Learn how you can Unlock Limitless Customer Lifetime Value with CleverTap’s All-in-One Customer Engagement Platform.
In the earlier part, we discussed tricks (iv) to (vii) for feature engineering. In this part, we will dive deep into tricks (viii) and (ix). The examples discussed in this article can be reproduced with the source code and datasets available here. Refer to Part 1 for an introduction to the tricks dealt with in detail here.
As an analyst, you savor the scenario where you have a lot of data. But, with a lot of data comes the added complexity to analyze and make better sense of such data. Often, the variables within the data are correlated, and analysis or models built on such untreated data may lead to poor analysis or lead to a model that overfits.
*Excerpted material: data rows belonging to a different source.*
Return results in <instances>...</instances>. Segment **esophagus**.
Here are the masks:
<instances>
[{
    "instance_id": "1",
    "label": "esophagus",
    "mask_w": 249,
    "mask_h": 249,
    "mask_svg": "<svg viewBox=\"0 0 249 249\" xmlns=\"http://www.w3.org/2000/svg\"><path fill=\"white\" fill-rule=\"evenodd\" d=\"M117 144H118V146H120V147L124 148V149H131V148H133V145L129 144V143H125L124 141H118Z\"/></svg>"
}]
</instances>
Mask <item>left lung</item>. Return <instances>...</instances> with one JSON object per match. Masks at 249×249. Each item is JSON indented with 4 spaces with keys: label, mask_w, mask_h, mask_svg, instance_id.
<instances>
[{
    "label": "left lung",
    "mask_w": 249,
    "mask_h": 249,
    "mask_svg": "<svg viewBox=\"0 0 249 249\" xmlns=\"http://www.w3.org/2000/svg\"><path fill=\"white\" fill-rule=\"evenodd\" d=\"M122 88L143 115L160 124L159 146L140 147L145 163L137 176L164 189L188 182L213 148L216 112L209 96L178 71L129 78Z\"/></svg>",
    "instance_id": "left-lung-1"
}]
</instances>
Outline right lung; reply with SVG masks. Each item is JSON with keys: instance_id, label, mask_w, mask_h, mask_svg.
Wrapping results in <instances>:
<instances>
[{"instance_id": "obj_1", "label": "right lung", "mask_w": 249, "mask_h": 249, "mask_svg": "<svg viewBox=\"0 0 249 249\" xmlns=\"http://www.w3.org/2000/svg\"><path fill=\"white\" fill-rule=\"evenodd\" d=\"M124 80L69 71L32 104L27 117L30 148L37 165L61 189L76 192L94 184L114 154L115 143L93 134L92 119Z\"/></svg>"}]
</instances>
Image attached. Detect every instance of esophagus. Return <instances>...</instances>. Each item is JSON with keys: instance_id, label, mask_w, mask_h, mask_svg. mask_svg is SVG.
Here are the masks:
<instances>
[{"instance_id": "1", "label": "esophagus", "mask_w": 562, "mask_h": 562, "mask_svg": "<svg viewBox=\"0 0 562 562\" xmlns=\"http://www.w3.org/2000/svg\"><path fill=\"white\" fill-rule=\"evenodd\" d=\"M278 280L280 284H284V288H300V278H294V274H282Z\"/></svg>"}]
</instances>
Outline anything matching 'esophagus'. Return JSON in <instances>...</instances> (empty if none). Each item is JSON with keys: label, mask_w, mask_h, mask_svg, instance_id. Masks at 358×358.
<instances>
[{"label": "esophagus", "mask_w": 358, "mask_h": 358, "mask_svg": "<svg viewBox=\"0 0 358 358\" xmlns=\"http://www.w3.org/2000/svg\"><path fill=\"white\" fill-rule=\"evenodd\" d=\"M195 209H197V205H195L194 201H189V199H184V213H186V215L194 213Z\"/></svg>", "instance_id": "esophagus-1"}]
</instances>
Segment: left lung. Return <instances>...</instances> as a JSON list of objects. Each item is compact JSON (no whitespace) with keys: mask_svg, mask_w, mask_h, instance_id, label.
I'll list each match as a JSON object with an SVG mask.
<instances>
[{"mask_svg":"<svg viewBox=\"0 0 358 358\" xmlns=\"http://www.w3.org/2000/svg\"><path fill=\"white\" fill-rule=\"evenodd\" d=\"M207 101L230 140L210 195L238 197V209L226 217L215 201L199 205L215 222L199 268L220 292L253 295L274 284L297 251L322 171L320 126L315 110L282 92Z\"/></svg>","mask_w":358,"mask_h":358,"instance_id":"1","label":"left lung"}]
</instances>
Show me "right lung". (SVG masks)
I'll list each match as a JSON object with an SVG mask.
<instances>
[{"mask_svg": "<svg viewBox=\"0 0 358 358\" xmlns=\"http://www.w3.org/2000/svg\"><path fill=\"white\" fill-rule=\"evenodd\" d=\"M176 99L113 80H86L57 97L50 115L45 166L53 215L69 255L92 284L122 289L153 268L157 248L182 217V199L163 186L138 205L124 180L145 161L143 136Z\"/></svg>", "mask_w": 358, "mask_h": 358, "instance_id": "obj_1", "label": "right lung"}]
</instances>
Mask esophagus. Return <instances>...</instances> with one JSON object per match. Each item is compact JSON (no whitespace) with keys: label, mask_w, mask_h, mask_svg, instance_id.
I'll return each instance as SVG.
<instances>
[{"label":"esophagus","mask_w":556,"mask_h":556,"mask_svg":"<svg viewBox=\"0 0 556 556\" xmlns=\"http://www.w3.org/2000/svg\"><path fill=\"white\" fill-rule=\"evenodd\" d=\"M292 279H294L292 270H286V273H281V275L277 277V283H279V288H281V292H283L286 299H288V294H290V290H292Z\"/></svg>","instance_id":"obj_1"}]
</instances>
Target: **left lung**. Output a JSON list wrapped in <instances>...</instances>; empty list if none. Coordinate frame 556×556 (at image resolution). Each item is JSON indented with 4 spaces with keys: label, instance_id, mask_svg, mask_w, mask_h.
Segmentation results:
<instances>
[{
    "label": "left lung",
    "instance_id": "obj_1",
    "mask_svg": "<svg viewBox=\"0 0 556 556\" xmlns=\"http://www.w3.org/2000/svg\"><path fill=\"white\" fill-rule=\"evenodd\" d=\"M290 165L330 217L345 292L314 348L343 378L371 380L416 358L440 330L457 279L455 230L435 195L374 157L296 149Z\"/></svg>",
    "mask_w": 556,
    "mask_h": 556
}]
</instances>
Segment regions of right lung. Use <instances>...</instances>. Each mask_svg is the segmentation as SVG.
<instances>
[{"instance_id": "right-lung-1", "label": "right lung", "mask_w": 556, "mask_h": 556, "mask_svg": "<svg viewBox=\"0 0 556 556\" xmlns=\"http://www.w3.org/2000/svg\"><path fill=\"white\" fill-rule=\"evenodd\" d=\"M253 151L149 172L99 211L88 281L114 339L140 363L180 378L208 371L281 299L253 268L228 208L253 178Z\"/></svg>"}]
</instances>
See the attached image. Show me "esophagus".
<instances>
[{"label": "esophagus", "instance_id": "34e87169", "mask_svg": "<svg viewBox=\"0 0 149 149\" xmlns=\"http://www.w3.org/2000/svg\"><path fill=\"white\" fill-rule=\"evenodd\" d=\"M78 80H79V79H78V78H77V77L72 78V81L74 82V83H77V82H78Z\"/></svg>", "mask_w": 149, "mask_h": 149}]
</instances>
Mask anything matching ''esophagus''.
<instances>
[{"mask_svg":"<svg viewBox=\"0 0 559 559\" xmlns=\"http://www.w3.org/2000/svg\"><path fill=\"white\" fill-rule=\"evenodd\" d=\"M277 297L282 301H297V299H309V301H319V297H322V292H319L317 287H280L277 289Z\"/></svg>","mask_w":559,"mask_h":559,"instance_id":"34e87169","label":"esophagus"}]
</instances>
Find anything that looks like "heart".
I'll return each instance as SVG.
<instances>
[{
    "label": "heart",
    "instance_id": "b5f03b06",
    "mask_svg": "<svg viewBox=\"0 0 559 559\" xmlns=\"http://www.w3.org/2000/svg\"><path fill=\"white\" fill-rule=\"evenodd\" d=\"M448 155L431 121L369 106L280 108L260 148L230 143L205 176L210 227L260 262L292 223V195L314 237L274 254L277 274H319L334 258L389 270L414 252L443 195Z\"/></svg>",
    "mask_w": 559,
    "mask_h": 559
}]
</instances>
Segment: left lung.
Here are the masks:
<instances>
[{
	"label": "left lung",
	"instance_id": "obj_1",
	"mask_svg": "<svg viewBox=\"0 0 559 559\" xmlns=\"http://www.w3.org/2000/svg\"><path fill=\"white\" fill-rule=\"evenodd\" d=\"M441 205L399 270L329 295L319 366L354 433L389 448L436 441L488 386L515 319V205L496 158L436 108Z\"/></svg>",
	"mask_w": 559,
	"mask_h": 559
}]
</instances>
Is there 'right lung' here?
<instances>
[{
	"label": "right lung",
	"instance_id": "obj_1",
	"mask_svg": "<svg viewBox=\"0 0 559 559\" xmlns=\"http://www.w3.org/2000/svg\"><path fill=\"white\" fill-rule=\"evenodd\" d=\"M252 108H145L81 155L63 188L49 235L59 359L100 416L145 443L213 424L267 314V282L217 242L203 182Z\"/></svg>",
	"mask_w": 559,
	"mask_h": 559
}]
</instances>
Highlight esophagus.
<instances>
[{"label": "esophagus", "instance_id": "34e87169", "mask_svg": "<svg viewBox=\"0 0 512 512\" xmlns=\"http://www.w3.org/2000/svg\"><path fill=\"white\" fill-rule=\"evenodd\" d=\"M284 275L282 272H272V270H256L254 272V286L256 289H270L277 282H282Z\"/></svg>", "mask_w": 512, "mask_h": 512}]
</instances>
It is a common practice among analysts to employ dimension reduction techniques to create new variables that number less than the original variables to explain the dataset. For example, Assume a dataset has 1000 variables, but with the dimension reduction technique, only 50 newly created variables were able to explain the original data quite well.
Dimension Reduction techniques are heavily used in image processing, video processing, and generally, where you deal with very high number of variables. You may use hand-engineered feature extraction methods like SIFT, VLAD, HOG, GIST, and LBP or learn features that are discriminative in the given context like PCA, ICA, Sparse Coding, Auto Encoders, Restricted Boltzmann Machines, etc.
In this article, we look at a popular technique called Principal Component Analysis (PCA). PCA is a technique used to emphasize variation and bring out strong patterns in a dataset.
Let’s explore PCA visually in 2 dimensions before proceeding toward a multidimensional dataset.
Consider we have the following dataset:
Physics | Maths |
---|---|
70 | 69 |
40 | 55.8 |
80.5 | 74.2 |
72.1 | 70 |
55.1 | 63 |
60 | 59.5 |
85.5 | 75 |
56 | 62 |
The dataset contains the average marks in Physics and Maths of 8 students
From the above scatter plot, it seems that there is a positive relationship between the marks in Physics and Maths.
But what if we want to summarize the above data on just one coordinate instead of two? We have 2 options:
It seems the variation for marks in Physics is more than in Maths. What if we choose the Physics marks to be representative of the dataset since it varies more than Maths marks and anyway, the marks in Physics and Maths both move together? But intuitively, that doesn’t seem right. Though we chose the variable that had the maximum variation in the dataset, i.e., Physics marks, we are sacrificing the information about Maths marks totally.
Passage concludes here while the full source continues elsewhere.